Virgin Blue lawyers are crawling over the words of aircraft engineers union federal secretary Steve Purvinas like ants over road kill this morning, but what is really going on?

The airline is furious over the massive tabloid and broadcast media coverage given to claims he made that a wheel in the main gear assembly of its 737-800s “disintegrated” on landing at Melbourne yesterday morning.

His language was “colourful” but as it turns out, the wheel did in the strict meaning of the word, disintegrate. But not disintegrate as in a cloud of dust, metal and great balls of fire.

There are some important issues in play in this incident, for all 737 operators, the passengers on them, the union and the media, which has also copped flack for “alarmist” stories, even though the reporters did nothing other than accurately quote the public voice of a major airline union.

The incident:

The hub inside one of the wheels of the jet sheared almost completely away from the rest of the assembly on touchdown. The pilots noticed the jet pulling to one side and experiencing drag as the taxied otherwise uneventfully to the terminal.

The frequency:

Virgin Blue says “of approximately 2700 Boeing NG 737s operating today, there are 11 instances of this part failing.” This type of 737 has flown more than 100 million passengers since it first went into service in 1998 for Southwest Airlines.

The safety inquiry:

The ATSB study of the part that failed is expected to find out if, or how, it could have been detected prior to the incident, for example, whether such parts should be X-rayed on delivery, or whether there are ways of visibly picking up the flaw before a latent situation turns nasty.

The union/Virgin Blue context:

The Australian Licensed Aircraft Engineers Association is discussing a collective bargaining agreement with the carrier and has accused it off spacing out the intervals of various inspections to cut costs.

In a statement this morning, Purvinas says: “The B737 pre-flight inspection was previously carried out before the first flight of the day by a licensed engineer. This check is being removed from the system of maintenance and will be carried out in a new log known as the flight readiness log. It will no longer require a licensed engineer to certify its completion, only an authorised person. Since the October 7 decision, Virgin have trained all their on-duty unlicensed engineers to take responsibility for this check. The training has been delivered over a two-week period — a licensed engineer takes three months of classroom training and 1000 hours of on-the-job experience to obtain a licence.

On litigation:

The ALAEA would welcome a legal challenge to any comments we have made regarding Virgin maintenance. Our statements are supported by Virgin’s own internal documents, technical log reports and photos of the two separate pieces of a Boeing 737 wheel.

The union’s big wins so far:

Last year the ALAEA crushed Qantas management under Geoff Dixon by banned maintenance overtime by its members in support of pay negotiations. Qantas had seriously neglected its engineering capability, both in human resources and spare parts inventory, and through some poor choices in offshore maintenance. It also paid up.

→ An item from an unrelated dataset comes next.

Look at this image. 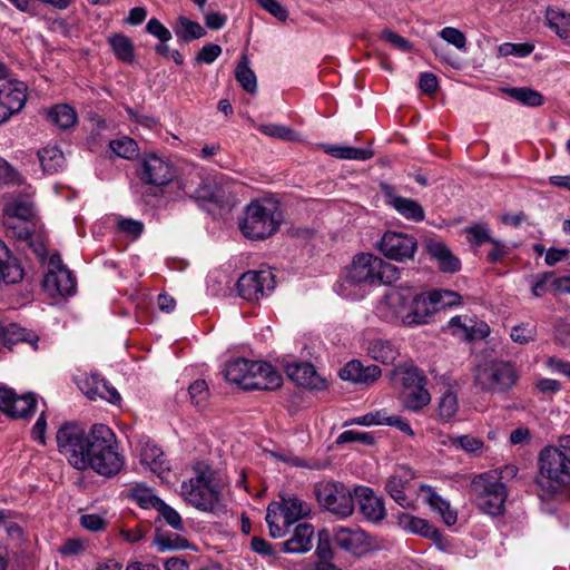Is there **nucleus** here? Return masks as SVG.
Masks as SVG:
<instances>
[{"instance_id":"f257e3e1","label":"nucleus","mask_w":570,"mask_h":570,"mask_svg":"<svg viewBox=\"0 0 570 570\" xmlns=\"http://www.w3.org/2000/svg\"><path fill=\"white\" fill-rule=\"evenodd\" d=\"M431 302L425 292H415L410 287L392 289L382 302L380 313L389 322L400 323L406 327L429 323L433 315Z\"/></svg>"},{"instance_id":"f03ea898","label":"nucleus","mask_w":570,"mask_h":570,"mask_svg":"<svg viewBox=\"0 0 570 570\" xmlns=\"http://www.w3.org/2000/svg\"><path fill=\"white\" fill-rule=\"evenodd\" d=\"M517 472V466L505 465L503 469L490 470L473 478L471 493L476 507L483 513L497 517L504 512L508 490L502 480L513 478Z\"/></svg>"},{"instance_id":"7ed1b4c3","label":"nucleus","mask_w":570,"mask_h":570,"mask_svg":"<svg viewBox=\"0 0 570 570\" xmlns=\"http://www.w3.org/2000/svg\"><path fill=\"white\" fill-rule=\"evenodd\" d=\"M116 435L105 424L92 425V441L86 454L85 470L91 468L96 473L111 478L118 474L124 464V456L116 450Z\"/></svg>"},{"instance_id":"20e7f679","label":"nucleus","mask_w":570,"mask_h":570,"mask_svg":"<svg viewBox=\"0 0 570 570\" xmlns=\"http://www.w3.org/2000/svg\"><path fill=\"white\" fill-rule=\"evenodd\" d=\"M224 376L244 390H275L282 384L278 372L264 361L236 358L226 364Z\"/></svg>"},{"instance_id":"39448f33","label":"nucleus","mask_w":570,"mask_h":570,"mask_svg":"<svg viewBox=\"0 0 570 570\" xmlns=\"http://www.w3.org/2000/svg\"><path fill=\"white\" fill-rule=\"evenodd\" d=\"M194 476L181 483L180 494L187 503L202 511H213L220 498L214 471L198 462L193 466Z\"/></svg>"},{"instance_id":"423d86ee","label":"nucleus","mask_w":570,"mask_h":570,"mask_svg":"<svg viewBox=\"0 0 570 570\" xmlns=\"http://www.w3.org/2000/svg\"><path fill=\"white\" fill-rule=\"evenodd\" d=\"M399 278L400 271L395 265L370 253L355 255L345 272V281L351 285L392 284Z\"/></svg>"},{"instance_id":"0eeeda50","label":"nucleus","mask_w":570,"mask_h":570,"mask_svg":"<svg viewBox=\"0 0 570 570\" xmlns=\"http://www.w3.org/2000/svg\"><path fill=\"white\" fill-rule=\"evenodd\" d=\"M282 219L276 203L254 200L246 206L239 229L246 238L265 239L278 230Z\"/></svg>"},{"instance_id":"6e6552de","label":"nucleus","mask_w":570,"mask_h":570,"mask_svg":"<svg viewBox=\"0 0 570 570\" xmlns=\"http://www.w3.org/2000/svg\"><path fill=\"white\" fill-rule=\"evenodd\" d=\"M537 483L548 494L553 495L570 490V459L553 446L539 453Z\"/></svg>"},{"instance_id":"1a4fd4ad","label":"nucleus","mask_w":570,"mask_h":570,"mask_svg":"<svg viewBox=\"0 0 570 570\" xmlns=\"http://www.w3.org/2000/svg\"><path fill=\"white\" fill-rule=\"evenodd\" d=\"M312 513L311 504L295 494L281 495V502L271 503L267 508L266 522L273 538H282L287 529Z\"/></svg>"},{"instance_id":"9d476101","label":"nucleus","mask_w":570,"mask_h":570,"mask_svg":"<svg viewBox=\"0 0 570 570\" xmlns=\"http://www.w3.org/2000/svg\"><path fill=\"white\" fill-rule=\"evenodd\" d=\"M519 381V373L512 362L492 360L479 364L474 370V384L484 392L507 393Z\"/></svg>"},{"instance_id":"9b49d317","label":"nucleus","mask_w":570,"mask_h":570,"mask_svg":"<svg viewBox=\"0 0 570 570\" xmlns=\"http://www.w3.org/2000/svg\"><path fill=\"white\" fill-rule=\"evenodd\" d=\"M56 440L59 452L68 460L70 465L83 471L86 454L91 448L92 428L87 433L80 424L66 422L58 429Z\"/></svg>"},{"instance_id":"f8f14e48","label":"nucleus","mask_w":570,"mask_h":570,"mask_svg":"<svg viewBox=\"0 0 570 570\" xmlns=\"http://www.w3.org/2000/svg\"><path fill=\"white\" fill-rule=\"evenodd\" d=\"M314 494L321 508L343 520L354 512V490L351 491L344 483L333 480H323L314 485Z\"/></svg>"},{"instance_id":"ddd939ff","label":"nucleus","mask_w":570,"mask_h":570,"mask_svg":"<svg viewBox=\"0 0 570 570\" xmlns=\"http://www.w3.org/2000/svg\"><path fill=\"white\" fill-rule=\"evenodd\" d=\"M22 187L21 194L13 196L6 205V213L9 219L18 220L17 224L10 223L12 228H20L18 237L29 239L36 230V214L32 199L35 190L27 184Z\"/></svg>"},{"instance_id":"4468645a","label":"nucleus","mask_w":570,"mask_h":570,"mask_svg":"<svg viewBox=\"0 0 570 570\" xmlns=\"http://www.w3.org/2000/svg\"><path fill=\"white\" fill-rule=\"evenodd\" d=\"M137 175L145 185L163 187L176 178L177 170L170 159L150 153L140 159Z\"/></svg>"},{"instance_id":"2eb2a0df","label":"nucleus","mask_w":570,"mask_h":570,"mask_svg":"<svg viewBox=\"0 0 570 570\" xmlns=\"http://www.w3.org/2000/svg\"><path fill=\"white\" fill-rule=\"evenodd\" d=\"M377 247L386 258L402 263L414 257L417 240L412 235L387 230L383 234Z\"/></svg>"},{"instance_id":"dca6fc26","label":"nucleus","mask_w":570,"mask_h":570,"mask_svg":"<svg viewBox=\"0 0 570 570\" xmlns=\"http://www.w3.org/2000/svg\"><path fill=\"white\" fill-rule=\"evenodd\" d=\"M238 295L247 301H258L275 287L271 271H249L244 273L236 284Z\"/></svg>"},{"instance_id":"f3484780","label":"nucleus","mask_w":570,"mask_h":570,"mask_svg":"<svg viewBox=\"0 0 570 570\" xmlns=\"http://www.w3.org/2000/svg\"><path fill=\"white\" fill-rule=\"evenodd\" d=\"M37 406L35 394L27 393L18 396L16 391L0 387V411L14 419H24L33 414Z\"/></svg>"},{"instance_id":"a211bd4d","label":"nucleus","mask_w":570,"mask_h":570,"mask_svg":"<svg viewBox=\"0 0 570 570\" xmlns=\"http://www.w3.org/2000/svg\"><path fill=\"white\" fill-rule=\"evenodd\" d=\"M27 101V86L22 81H8L0 86V124L19 112Z\"/></svg>"},{"instance_id":"6ab92c4d","label":"nucleus","mask_w":570,"mask_h":570,"mask_svg":"<svg viewBox=\"0 0 570 570\" xmlns=\"http://www.w3.org/2000/svg\"><path fill=\"white\" fill-rule=\"evenodd\" d=\"M380 188L385 203L405 219L413 222H422L424 219V209L416 200L396 195L394 188L389 184L383 183L380 185Z\"/></svg>"},{"instance_id":"aec40b11","label":"nucleus","mask_w":570,"mask_h":570,"mask_svg":"<svg viewBox=\"0 0 570 570\" xmlns=\"http://www.w3.org/2000/svg\"><path fill=\"white\" fill-rule=\"evenodd\" d=\"M354 495L358 501L360 511L366 520L377 523L386 517L383 499L375 495L371 488L363 485L355 487Z\"/></svg>"},{"instance_id":"412c9836","label":"nucleus","mask_w":570,"mask_h":570,"mask_svg":"<svg viewBox=\"0 0 570 570\" xmlns=\"http://www.w3.org/2000/svg\"><path fill=\"white\" fill-rule=\"evenodd\" d=\"M284 371L288 379L297 385L313 390H321L325 386V381L311 363L289 362L284 365Z\"/></svg>"},{"instance_id":"4be33fe9","label":"nucleus","mask_w":570,"mask_h":570,"mask_svg":"<svg viewBox=\"0 0 570 570\" xmlns=\"http://www.w3.org/2000/svg\"><path fill=\"white\" fill-rule=\"evenodd\" d=\"M413 478L414 473L410 466L400 465L386 481V492L402 508L411 505V500L405 495L404 490Z\"/></svg>"},{"instance_id":"5701e85b","label":"nucleus","mask_w":570,"mask_h":570,"mask_svg":"<svg viewBox=\"0 0 570 570\" xmlns=\"http://www.w3.org/2000/svg\"><path fill=\"white\" fill-rule=\"evenodd\" d=\"M334 542L341 549L354 554H361L368 546L366 533L358 528H337L334 532Z\"/></svg>"},{"instance_id":"b1692460","label":"nucleus","mask_w":570,"mask_h":570,"mask_svg":"<svg viewBox=\"0 0 570 570\" xmlns=\"http://www.w3.org/2000/svg\"><path fill=\"white\" fill-rule=\"evenodd\" d=\"M80 390L89 400L101 399L110 403L120 401V395L117 390L98 375H91L85 379L80 385Z\"/></svg>"},{"instance_id":"393cba45","label":"nucleus","mask_w":570,"mask_h":570,"mask_svg":"<svg viewBox=\"0 0 570 570\" xmlns=\"http://www.w3.org/2000/svg\"><path fill=\"white\" fill-rule=\"evenodd\" d=\"M43 285L49 292L66 296L75 292L76 279L66 266H58L46 274Z\"/></svg>"},{"instance_id":"a878e982","label":"nucleus","mask_w":570,"mask_h":570,"mask_svg":"<svg viewBox=\"0 0 570 570\" xmlns=\"http://www.w3.org/2000/svg\"><path fill=\"white\" fill-rule=\"evenodd\" d=\"M23 268L0 239V284H17L23 278Z\"/></svg>"},{"instance_id":"bb28decb","label":"nucleus","mask_w":570,"mask_h":570,"mask_svg":"<svg viewBox=\"0 0 570 570\" xmlns=\"http://www.w3.org/2000/svg\"><path fill=\"white\" fill-rule=\"evenodd\" d=\"M381 373V368L376 365L364 366L360 361L353 360L340 371V376L342 380L354 383L370 384L375 382Z\"/></svg>"},{"instance_id":"cd10ccee","label":"nucleus","mask_w":570,"mask_h":570,"mask_svg":"<svg viewBox=\"0 0 570 570\" xmlns=\"http://www.w3.org/2000/svg\"><path fill=\"white\" fill-rule=\"evenodd\" d=\"M314 528L309 523H299L293 535L282 543V551L287 553H305L312 549Z\"/></svg>"},{"instance_id":"c85d7f7f","label":"nucleus","mask_w":570,"mask_h":570,"mask_svg":"<svg viewBox=\"0 0 570 570\" xmlns=\"http://www.w3.org/2000/svg\"><path fill=\"white\" fill-rule=\"evenodd\" d=\"M399 524L402 529L429 538L438 544L443 540V534L435 527L419 517L402 513L399 515Z\"/></svg>"},{"instance_id":"c756f323","label":"nucleus","mask_w":570,"mask_h":570,"mask_svg":"<svg viewBox=\"0 0 570 570\" xmlns=\"http://www.w3.org/2000/svg\"><path fill=\"white\" fill-rule=\"evenodd\" d=\"M420 492L424 497L425 502L431 507V509L440 513L445 524L452 525L456 522L458 514L451 508L450 502L444 500L440 494H438L432 487L422 484L420 487Z\"/></svg>"},{"instance_id":"7c9ffc66","label":"nucleus","mask_w":570,"mask_h":570,"mask_svg":"<svg viewBox=\"0 0 570 570\" xmlns=\"http://www.w3.org/2000/svg\"><path fill=\"white\" fill-rule=\"evenodd\" d=\"M426 250L438 262L442 272L455 273L460 269L459 258L451 253L444 243L431 239L426 243Z\"/></svg>"},{"instance_id":"2f4dec72","label":"nucleus","mask_w":570,"mask_h":570,"mask_svg":"<svg viewBox=\"0 0 570 570\" xmlns=\"http://www.w3.org/2000/svg\"><path fill=\"white\" fill-rule=\"evenodd\" d=\"M139 454L141 464L147 465L154 473L161 474L169 469L161 449L149 441L141 444Z\"/></svg>"},{"instance_id":"473e14b6","label":"nucleus","mask_w":570,"mask_h":570,"mask_svg":"<svg viewBox=\"0 0 570 570\" xmlns=\"http://www.w3.org/2000/svg\"><path fill=\"white\" fill-rule=\"evenodd\" d=\"M138 501L144 508H147L148 505L155 508L166 522L175 530L183 529V521L179 513L159 498L150 493H146V495L138 498Z\"/></svg>"},{"instance_id":"72a5a7b5","label":"nucleus","mask_w":570,"mask_h":570,"mask_svg":"<svg viewBox=\"0 0 570 570\" xmlns=\"http://www.w3.org/2000/svg\"><path fill=\"white\" fill-rule=\"evenodd\" d=\"M19 342H28L36 347L38 336L17 324H10L2 327L0 325V343L8 348H11Z\"/></svg>"},{"instance_id":"f704fd0d","label":"nucleus","mask_w":570,"mask_h":570,"mask_svg":"<svg viewBox=\"0 0 570 570\" xmlns=\"http://www.w3.org/2000/svg\"><path fill=\"white\" fill-rule=\"evenodd\" d=\"M425 386L426 384H422L410 390H403L402 403L406 410L420 412L431 402V395Z\"/></svg>"},{"instance_id":"c9c22d12","label":"nucleus","mask_w":570,"mask_h":570,"mask_svg":"<svg viewBox=\"0 0 570 570\" xmlns=\"http://www.w3.org/2000/svg\"><path fill=\"white\" fill-rule=\"evenodd\" d=\"M547 24L563 40L570 42V14L549 8L546 12Z\"/></svg>"},{"instance_id":"e433bc0d","label":"nucleus","mask_w":570,"mask_h":570,"mask_svg":"<svg viewBox=\"0 0 570 570\" xmlns=\"http://www.w3.org/2000/svg\"><path fill=\"white\" fill-rule=\"evenodd\" d=\"M38 158L43 171L53 174L65 165L62 151L56 146H47L38 151Z\"/></svg>"},{"instance_id":"4c0bfd02","label":"nucleus","mask_w":570,"mask_h":570,"mask_svg":"<svg viewBox=\"0 0 570 570\" xmlns=\"http://www.w3.org/2000/svg\"><path fill=\"white\" fill-rule=\"evenodd\" d=\"M48 118L59 128L68 129L77 122V112L71 106L61 104L48 110Z\"/></svg>"},{"instance_id":"58836bf2","label":"nucleus","mask_w":570,"mask_h":570,"mask_svg":"<svg viewBox=\"0 0 570 570\" xmlns=\"http://www.w3.org/2000/svg\"><path fill=\"white\" fill-rule=\"evenodd\" d=\"M397 350L389 341L373 340L368 346V355L383 364H391L397 357Z\"/></svg>"},{"instance_id":"ea45409f","label":"nucleus","mask_w":570,"mask_h":570,"mask_svg":"<svg viewBox=\"0 0 570 570\" xmlns=\"http://www.w3.org/2000/svg\"><path fill=\"white\" fill-rule=\"evenodd\" d=\"M425 294L428 301L431 302L430 306L433 314L445 307L459 305L461 299L458 293L448 289H434L425 292Z\"/></svg>"},{"instance_id":"a19ab883","label":"nucleus","mask_w":570,"mask_h":570,"mask_svg":"<svg viewBox=\"0 0 570 570\" xmlns=\"http://www.w3.org/2000/svg\"><path fill=\"white\" fill-rule=\"evenodd\" d=\"M504 92L512 99L527 107H539L543 105V96L529 87H513L504 89Z\"/></svg>"},{"instance_id":"79ce46f5","label":"nucleus","mask_w":570,"mask_h":570,"mask_svg":"<svg viewBox=\"0 0 570 570\" xmlns=\"http://www.w3.org/2000/svg\"><path fill=\"white\" fill-rule=\"evenodd\" d=\"M108 42L115 53V56L127 63L134 61V45L132 41L122 33H116L109 37Z\"/></svg>"},{"instance_id":"37998d69","label":"nucleus","mask_w":570,"mask_h":570,"mask_svg":"<svg viewBox=\"0 0 570 570\" xmlns=\"http://www.w3.org/2000/svg\"><path fill=\"white\" fill-rule=\"evenodd\" d=\"M325 153L340 159L367 160L373 157L371 149L348 146H326Z\"/></svg>"},{"instance_id":"c03bdc74","label":"nucleus","mask_w":570,"mask_h":570,"mask_svg":"<svg viewBox=\"0 0 570 570\" xmlns=\"http://www.w3.org/2000/svg\"><path fill=\"white\" fill-rule=\"evenodd\" d=\"M235 77L238 83L249 94H255L257 90V79L254 71L248 67V59L246 56L236 67Z\"/></svg>"},{"instance_id":"a18cd8bd","label":"nucleus","mask_w":570,"mask_h":570,"mask_svg":"<svg viewBox=\"0 0 570 570\" xmlns=\"http://www.w3.org/2000/svg\"><path fill=\"white\" fill-rule=\"evenodd\" d=\"M459 410V402L456 394L448 389L439 400L438 415L441 421H450Z\"/></svg>"},{"instance_id":"49530a36","label":"nucleus","mask_w":570,"mask_h":570,"mask_svg":"<svg viewBox=\"0 0 570 570\" xmlns=\"http://www.w3.org/2000/svg\"><path fill=\"white\" fill-rule=\"evenodd\" d=\"M177 21L179 27L176 29V35L185 42L199 39L206 35V30L198 22L186 17H179Z\"/></svg>"},{"instance_id":"de8ad7c7","label":"nucleus","mask_w":570,"mask_h":570,"mask_svg":"<svg viewBox=\"0 0 570 570\" xmlns=\"http://www.w3.org/2000/svg\"><path fill=\"white\" fill-rule=\"evenodd\" d=\"M109 147L117 157L125 159H134L139 153L137 142L127 136L111 140Z\"/></svg>"},{"instance_id":"09e8293b","label":"nucleus","mask_w":570,"mask_h":570,"mask_svg":"<svg viewBox=\"0 0 570 570\" xmlns=\"http://www.w3.org/2000/svg\"><path fill=\"white\" fill-rule=\"evenodd\" d=\"M155 542L160 551L178 550L187 547V540L185 538L171 532L159 533Z\"/></svg>"},{"instance_id":"8fccbe9b","label":"nucleus","mask_w":570,"mask_h":570,"mask_svg":"<svg viewBox=\"0 0 570 570\" xmlns=\"http://www.w3.org/2000/svg\"><path fill=\"white\" fill-rule=\"evenodd\" d=\"M510 337L513 342L524 345L530 342H533L537 337V328L535 325L530 323H522L512 327Z\"/></svg>"},{"instance_id":"3c124183","label":"nucleus","mask_w":570,"mask_h":570,"mask_svg":"<svg viewBox=\"0 0 570 570\" xmlns=\"http://www.w3.org/2000/svg\"><path fill=\"white\" fill-rule=\"evenodd\" d=\"M0 180L7 185L24 186V179L6 159L0 157Z\"/></svg>"},{"instance_id":"603ef678","label":"nucleus","mask_w":570,"mask_h":570,"mask_svg":"<svg viewBox=\"0 0 570 570\" xmlns=\"http://www.w3.org/2000/svg\"><path fill=\"white\" fill-rule=\"evenodd\" d=\"M350 442H358L362 444L372 445L374 443V436L368 432L347 430L342 432L336 440L337 444Z\"/></svg>"},{"instance_id":"864d4df0","label":"nucleus","mask_w":570,"mask_h":570,"mask_svg":"<svg viewBox=\"0 0 570 570\" xmlns=\"http://www.w3.org/2000/svg\"><path fill=\"white\" fill-rule=\"evenodd\" d=\"M190 401L196 406H203L208 400V386L204 380H197L188 389Z\"/></svg>"},{"instance_id":"5fc2aeb1","label":"nucleus","mask_w":570,"mask_h":570,"mask_svg":"<svg viewBox=\"0 0 570 570\" xmlns=\"http://www.w3.org/2000/svg\"><path fill=\"white\" fill-rule=\"evenodd\" d=\"M402 383L404 390H410L422 384H428V379L416 367H409L402 372Z\"/></svg>"},{"instance_id":"6e6d98bb","label":"nucleus","mask_w":570,"mask_h":570,"mask_svg":"<svg viewBox=\"0 0 570 570\" xmlns=\"http://www.w3.org/2000/svg\"><path fill=\"white\" fill-rule=\"evenodd\" d=\"M440 37L459 50L465 49L466 38L462 31L456 28L445 27L440 31Z\"/></svg>"},{"instance_id":"4d7b16f0","label":"nucleus","mask_w":570,"mask_h":570,"mask_svg":"<svg viewBox=\"0 0 570 570\" xmlns=\"http://www.w3.org/2000/svg\"><path fill=\"white\" fill-rule=\"evenodd\" d=\"M451 444L469 453L476 452L483 446V442L480 439L470 435L455 436L451 440Z\"/></svg>"},{"instance_id":"13d9d810","label":"nucleus","mask_w":570,"mask_h":570,"mask_svg":"<svg viewBox=\"0 0 570 570\" xmlns=\"http://www.w3.org/2000/svg\"><path fill=\"white\" fill-rule=\"evenodd\" d=\"M146 31L157 38L160 42H168L171 32L158 19L151 18L146 24Z\"/></svg>"},{"instance_id":"bf43d9fd","label":"nucleus","mask_w":570,"mask_h":570,"mask_svg":"<svg viewBox=\"0 0 570 570\" xmlns=\"http://www.w3.org/2000/svg\"><path fill=\"white\" fill-rule=\"evenodd\" d=\"M469 240L480 246L491 240L489 229L485 225H474L465 229Z\"/></svg>"},{"instance_id":"052dcab7","label":"nucleus","mask_w":570,"mask_h":570,"mask_svg":"<svg viewBox=\"0 0 570 570\" xmlns=\"http://www.w3.org/2000/svg\"><path fill=\"white\" fill-rule=\"evenodd\" d=\"M533 48L529 43H503L499 50L502 56L525 57L532 52Z\"/></svg>"},{"instance_id":"680f3d73","label":"nucleus","mask_w":570,"mask_h":570,"mask_svg":"<svg viewBox=\"0 0 570 570\" xmlns=\"http://www.w3.org/2000/svg\"><path fill=\"white\" fill-rule=\"evenodd\" d=\"M382 39L391 43L393 47H395L399 50H402L404 52L412 50L411 42L405 39L404 37L395 33L394 31L390 29H384L382 31Z\"/></svg>"},{"instance_id":"e2e57ef3","label":"nucleus","mask_w":570,"mask_h":570,"mask_svg":"<svg viewBox=\"0 0 570 570\" xmlns=\"http://www.w3.org/2000/svg\"><path fill=\"white\" fill-rule=\"evenodd\" d=\"M257 3L273 17L281 21H285L288 17V11L277 0H256Z\"/></svg>"},{"instance_id":"0e129e2a","label":"nucleus","mask_w":570,"mask_h":570,"mask_svg":"<svg viewBox=\"0 0 570 570\" xmlns=\"http://www.w3.org/2000/svg\"><path fill=\"white\" fill-rule=\"evenodd\" d=\"M118 229L134 238L138 237L144 230V224L140 220L122 218L118 222Z\"/></svg>"},{"instance_id":"69168bd1","label":"nucleus","mask_w":570,"mask_h":570,"mask_svg":"<svg viewBox=\"0 0 570 570\" xmlns=\"http://www.w3.org/2000/svg\"><path fill=\"white\" fill-rule=\"evenodd\" d=\"M222 53V48L218 45L208 43L204 46L196 56V60L198 62H204L207 65L213 63L218 56Z\"/></svg>"},{"instance_id":"338daca9","label":"nucleus","mask_w":570,"mask_h":570,"mask_svg":"<svg viewBox=\"0 0 570 570\" xmlns=\"http://www.w3.org/2000/svg\"><path fill=\"white\" fill-rule=\"evenodd\" d=\"M261 131L265 135L286 140L292 139L295 134L291 128L278 125H264L261 127Z\"/></svg>"},{"instance_id":"774afa93","label":"nucleus","mask_w":570,"mask_h":570,"mask_svg":"<svg viewBox=\"0 0 570 570\" xmlns=\"http://www.w3.org/2000/svg\"><path fill=\"white\" fill-rule=\"evenodd\" d=\"M316 554L320 558V561H330L332 559L333 552L330 543V538L326 532H320L318 534Z\"/></svg>"}]
</instances>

Under Dixon’s successor, Alan Joyce, the Qantas group is bringing some maintenance back on shore, and has committed to training programs to lift the skills of its engineers and provide continuity and renewal in their workplace.

It isn’t surprising, therefore, that Virgin Blue is looking at every word the union’s management says, and the union is raising the replacement of licensed engineers with less-trained staff.

And the important issue remains the one being examined by the ATSB, which is finding out why the wheel hub broke and how future failures can be prevented.